COAI cited a report which estimated that 56% of the worldwide information visitors on telcos’ community is from main OTTs. The affiliation additionally went on to recommend that OTT contribution to exchequer, if a levy is put in place, may very well be about Rs 800 crore.
“Since the telecom service providers will be receiving the revenue from OTTs as part of their telecom services rendered, they would automatically be paying licence fee to the Government [as part of TSP’s Adjusted Gross Revenue] on an incremental basis to the extent of the payments by OTTs to the TSPs,” COAI mentioned.
Other main suggestions of COAI — whose members embrace Reliance jio, Bharti Airtel and Vodafone Idea — embrace discount of licence payment from 3% to 1%, a transfer the affiliation says will be certain that extra funds can be found to gamers for rollout of networks. The suggestion on reducing of levies can also be a part of COAI’s pre-Budget wishlist to the federal government.

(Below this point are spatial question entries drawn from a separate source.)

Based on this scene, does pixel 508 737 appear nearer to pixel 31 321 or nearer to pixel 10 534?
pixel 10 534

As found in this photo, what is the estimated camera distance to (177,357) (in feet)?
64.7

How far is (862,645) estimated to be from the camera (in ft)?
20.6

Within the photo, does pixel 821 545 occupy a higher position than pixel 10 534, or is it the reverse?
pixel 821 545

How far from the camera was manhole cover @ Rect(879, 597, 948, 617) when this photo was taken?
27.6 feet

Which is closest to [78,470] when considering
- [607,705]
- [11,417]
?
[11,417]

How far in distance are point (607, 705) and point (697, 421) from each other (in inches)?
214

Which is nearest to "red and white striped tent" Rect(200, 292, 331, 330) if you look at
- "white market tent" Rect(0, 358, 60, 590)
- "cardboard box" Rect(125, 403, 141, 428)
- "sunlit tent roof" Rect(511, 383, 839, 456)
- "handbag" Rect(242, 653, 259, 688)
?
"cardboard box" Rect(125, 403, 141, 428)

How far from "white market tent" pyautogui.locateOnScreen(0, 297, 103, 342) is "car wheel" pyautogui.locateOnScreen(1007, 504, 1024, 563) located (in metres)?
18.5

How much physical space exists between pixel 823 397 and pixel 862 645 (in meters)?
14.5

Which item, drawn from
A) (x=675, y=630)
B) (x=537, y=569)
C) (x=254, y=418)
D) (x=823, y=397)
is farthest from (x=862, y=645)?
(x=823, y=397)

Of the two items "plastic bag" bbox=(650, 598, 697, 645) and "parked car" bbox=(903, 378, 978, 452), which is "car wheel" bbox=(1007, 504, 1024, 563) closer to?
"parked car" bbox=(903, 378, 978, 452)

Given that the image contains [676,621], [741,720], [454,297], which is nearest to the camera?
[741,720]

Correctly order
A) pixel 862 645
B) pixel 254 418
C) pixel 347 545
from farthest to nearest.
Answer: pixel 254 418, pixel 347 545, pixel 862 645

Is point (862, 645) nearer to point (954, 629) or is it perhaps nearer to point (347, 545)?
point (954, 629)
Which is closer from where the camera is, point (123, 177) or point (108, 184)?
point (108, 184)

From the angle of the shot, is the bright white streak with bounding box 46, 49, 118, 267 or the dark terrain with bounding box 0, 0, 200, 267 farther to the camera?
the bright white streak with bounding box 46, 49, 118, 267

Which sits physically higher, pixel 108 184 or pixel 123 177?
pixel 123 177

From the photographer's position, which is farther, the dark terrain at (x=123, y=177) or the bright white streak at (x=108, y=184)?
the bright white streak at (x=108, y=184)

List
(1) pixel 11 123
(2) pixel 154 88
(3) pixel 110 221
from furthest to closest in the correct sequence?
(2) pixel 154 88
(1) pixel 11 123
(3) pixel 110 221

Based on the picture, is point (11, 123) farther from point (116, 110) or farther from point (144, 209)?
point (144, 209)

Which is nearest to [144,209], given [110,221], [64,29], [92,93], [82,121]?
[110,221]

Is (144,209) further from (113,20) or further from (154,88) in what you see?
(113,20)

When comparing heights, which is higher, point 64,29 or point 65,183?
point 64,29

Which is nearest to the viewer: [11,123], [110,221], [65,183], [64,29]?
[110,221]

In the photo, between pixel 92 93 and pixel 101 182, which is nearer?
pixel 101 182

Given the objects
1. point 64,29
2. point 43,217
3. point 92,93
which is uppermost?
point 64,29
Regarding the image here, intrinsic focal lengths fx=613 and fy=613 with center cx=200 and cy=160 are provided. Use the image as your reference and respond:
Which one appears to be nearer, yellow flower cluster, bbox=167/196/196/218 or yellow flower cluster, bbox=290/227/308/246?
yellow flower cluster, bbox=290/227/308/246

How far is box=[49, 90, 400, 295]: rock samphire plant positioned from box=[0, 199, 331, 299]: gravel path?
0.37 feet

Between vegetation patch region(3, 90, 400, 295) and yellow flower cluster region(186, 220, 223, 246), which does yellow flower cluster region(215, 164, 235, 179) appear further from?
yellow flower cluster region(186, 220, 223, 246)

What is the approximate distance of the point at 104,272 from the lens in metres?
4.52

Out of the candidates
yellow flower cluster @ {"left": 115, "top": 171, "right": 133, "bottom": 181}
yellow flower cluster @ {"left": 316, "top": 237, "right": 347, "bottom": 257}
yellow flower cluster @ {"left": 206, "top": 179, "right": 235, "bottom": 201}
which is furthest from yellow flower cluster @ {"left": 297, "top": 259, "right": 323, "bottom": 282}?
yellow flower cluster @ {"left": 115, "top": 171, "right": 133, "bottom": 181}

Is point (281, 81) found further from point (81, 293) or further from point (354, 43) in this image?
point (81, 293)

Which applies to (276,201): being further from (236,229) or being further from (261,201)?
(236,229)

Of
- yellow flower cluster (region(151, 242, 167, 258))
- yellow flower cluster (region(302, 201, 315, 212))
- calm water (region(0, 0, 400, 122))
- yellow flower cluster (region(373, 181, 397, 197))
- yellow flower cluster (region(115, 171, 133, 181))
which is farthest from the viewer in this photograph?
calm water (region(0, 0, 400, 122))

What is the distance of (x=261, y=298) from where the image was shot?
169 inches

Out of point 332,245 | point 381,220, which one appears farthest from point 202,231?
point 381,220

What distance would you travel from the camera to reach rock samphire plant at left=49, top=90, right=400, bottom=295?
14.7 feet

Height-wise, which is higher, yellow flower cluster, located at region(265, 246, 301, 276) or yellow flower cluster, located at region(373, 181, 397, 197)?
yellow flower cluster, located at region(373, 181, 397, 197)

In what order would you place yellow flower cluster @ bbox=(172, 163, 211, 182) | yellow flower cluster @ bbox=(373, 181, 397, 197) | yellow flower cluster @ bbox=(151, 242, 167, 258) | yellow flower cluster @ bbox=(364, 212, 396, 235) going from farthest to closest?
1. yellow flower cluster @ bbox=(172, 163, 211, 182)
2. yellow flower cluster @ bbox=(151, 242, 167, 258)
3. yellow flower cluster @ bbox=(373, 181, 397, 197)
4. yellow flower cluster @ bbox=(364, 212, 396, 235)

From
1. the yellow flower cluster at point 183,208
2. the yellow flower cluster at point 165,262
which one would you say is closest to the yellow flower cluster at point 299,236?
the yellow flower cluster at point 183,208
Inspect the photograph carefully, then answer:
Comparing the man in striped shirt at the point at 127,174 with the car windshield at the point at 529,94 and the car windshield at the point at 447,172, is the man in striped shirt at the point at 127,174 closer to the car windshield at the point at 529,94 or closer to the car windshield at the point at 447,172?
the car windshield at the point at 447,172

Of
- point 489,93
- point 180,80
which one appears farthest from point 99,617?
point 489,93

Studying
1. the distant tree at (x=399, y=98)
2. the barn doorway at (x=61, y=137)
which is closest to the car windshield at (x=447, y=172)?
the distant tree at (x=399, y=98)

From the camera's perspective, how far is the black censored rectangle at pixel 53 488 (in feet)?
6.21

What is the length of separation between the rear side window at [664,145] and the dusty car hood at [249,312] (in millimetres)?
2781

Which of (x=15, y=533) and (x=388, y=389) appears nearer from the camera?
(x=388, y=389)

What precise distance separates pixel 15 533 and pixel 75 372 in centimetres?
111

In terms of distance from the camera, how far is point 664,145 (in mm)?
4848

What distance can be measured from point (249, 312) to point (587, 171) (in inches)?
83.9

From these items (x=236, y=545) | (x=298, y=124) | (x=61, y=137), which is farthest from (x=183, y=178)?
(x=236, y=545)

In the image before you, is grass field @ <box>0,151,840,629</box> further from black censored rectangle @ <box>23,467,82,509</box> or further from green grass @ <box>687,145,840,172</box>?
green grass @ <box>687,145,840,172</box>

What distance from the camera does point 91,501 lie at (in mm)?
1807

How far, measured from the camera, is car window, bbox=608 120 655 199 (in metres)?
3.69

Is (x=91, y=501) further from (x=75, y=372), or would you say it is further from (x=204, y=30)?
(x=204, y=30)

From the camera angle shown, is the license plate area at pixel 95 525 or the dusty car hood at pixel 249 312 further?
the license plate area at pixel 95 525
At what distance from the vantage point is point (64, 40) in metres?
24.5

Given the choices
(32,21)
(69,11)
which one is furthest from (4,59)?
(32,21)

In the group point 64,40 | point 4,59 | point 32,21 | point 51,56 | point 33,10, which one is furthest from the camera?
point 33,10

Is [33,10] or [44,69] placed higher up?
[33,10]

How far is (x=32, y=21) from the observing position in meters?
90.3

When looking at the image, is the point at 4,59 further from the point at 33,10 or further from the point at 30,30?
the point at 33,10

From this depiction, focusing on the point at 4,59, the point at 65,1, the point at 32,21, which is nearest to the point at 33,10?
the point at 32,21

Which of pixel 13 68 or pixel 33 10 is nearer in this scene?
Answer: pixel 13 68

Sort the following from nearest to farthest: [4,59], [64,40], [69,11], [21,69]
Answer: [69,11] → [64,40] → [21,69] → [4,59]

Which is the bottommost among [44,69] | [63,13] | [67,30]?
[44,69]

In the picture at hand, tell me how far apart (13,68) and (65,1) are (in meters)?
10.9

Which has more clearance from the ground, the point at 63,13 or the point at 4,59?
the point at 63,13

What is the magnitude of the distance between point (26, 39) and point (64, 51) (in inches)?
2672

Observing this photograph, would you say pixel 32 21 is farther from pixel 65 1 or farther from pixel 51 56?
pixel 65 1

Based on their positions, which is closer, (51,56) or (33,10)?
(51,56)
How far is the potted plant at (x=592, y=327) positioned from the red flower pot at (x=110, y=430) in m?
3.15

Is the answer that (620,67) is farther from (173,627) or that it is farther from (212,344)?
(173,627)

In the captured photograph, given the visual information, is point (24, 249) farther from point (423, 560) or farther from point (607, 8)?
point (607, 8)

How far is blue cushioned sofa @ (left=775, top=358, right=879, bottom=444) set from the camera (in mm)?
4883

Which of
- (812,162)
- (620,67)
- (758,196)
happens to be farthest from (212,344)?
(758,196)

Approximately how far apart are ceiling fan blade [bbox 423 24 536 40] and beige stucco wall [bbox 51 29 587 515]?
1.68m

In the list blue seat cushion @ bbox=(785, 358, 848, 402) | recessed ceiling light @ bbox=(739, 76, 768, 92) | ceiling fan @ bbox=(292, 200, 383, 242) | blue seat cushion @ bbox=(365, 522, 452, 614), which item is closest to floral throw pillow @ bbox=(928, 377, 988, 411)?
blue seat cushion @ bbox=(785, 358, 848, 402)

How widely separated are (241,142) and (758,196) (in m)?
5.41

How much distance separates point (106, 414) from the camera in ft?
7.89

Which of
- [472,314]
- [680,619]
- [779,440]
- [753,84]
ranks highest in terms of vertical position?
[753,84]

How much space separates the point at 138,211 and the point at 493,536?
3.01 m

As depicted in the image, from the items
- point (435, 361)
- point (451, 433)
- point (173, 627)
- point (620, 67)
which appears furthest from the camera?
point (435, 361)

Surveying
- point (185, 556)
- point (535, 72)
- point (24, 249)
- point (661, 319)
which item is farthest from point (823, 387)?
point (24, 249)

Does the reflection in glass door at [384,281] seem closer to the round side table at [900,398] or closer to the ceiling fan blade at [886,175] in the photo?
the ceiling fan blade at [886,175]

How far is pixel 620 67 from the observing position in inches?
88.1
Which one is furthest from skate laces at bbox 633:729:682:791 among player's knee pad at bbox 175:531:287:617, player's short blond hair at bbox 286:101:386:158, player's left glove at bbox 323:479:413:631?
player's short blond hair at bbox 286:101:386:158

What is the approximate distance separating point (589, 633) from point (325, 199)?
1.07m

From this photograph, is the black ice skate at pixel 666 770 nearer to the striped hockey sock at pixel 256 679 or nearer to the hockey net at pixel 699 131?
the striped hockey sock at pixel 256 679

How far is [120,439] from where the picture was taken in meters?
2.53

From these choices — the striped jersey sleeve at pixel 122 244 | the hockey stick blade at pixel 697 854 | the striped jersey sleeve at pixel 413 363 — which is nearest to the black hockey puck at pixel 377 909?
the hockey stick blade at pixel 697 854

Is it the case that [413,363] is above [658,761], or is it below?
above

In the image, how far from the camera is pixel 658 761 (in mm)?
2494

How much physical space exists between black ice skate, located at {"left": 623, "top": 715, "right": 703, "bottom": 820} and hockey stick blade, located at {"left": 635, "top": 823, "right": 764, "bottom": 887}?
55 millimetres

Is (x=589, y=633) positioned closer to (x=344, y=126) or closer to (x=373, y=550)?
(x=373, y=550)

COAI additional mentioned web shutdowns not solely have an effect on telcos’ Average Revenue Per User, but additionally the patron base.
“Non commercial infrastructure is also required to be set up by the telecom service providers in this regard, costing them. Reimbursement for the same to be considered by the Government,” COAI has prompt. There ought to be commonplace working procedures spelt out for such actions and accountability for a similar should lie with the officers initiating or supervising such actions, it famous.
Beside this, it mentioned, contributions in the direction of the Telecom Development Fund ought to be met from budgetary allocation and from quantities collected by spectrum auctions as additionally “from contribution from entities that cause the traffic, that is, OTTs — streaming, gaming and social media companies”.
So far as safety of customers is worried, the “Bill may be extended to cover cyber or financial fraud or unsolicited commercial communications and may include a proviso to align the powers of Telecom Department on this issue with TRAI. Ideally there should be only one body regulating the issue,” COAI mentioned.
The draft telecom invoice seeks to switch three legal guidelines — the Indian Telegraph Act, 1885, the Indian Wireless Telegraphy Act, 1933 and the Telegraph Wires (Unlawful Possession) Act, 1950.
The invoice proposes all web calling and messaging apps to adjust to the Know Your Customer (KYC) provisions after they come underneath the telecom regulation ambit.
The telecom division has additionally mooted a provision for the refund of charges in case a telecom or web supplier surrenders its licence.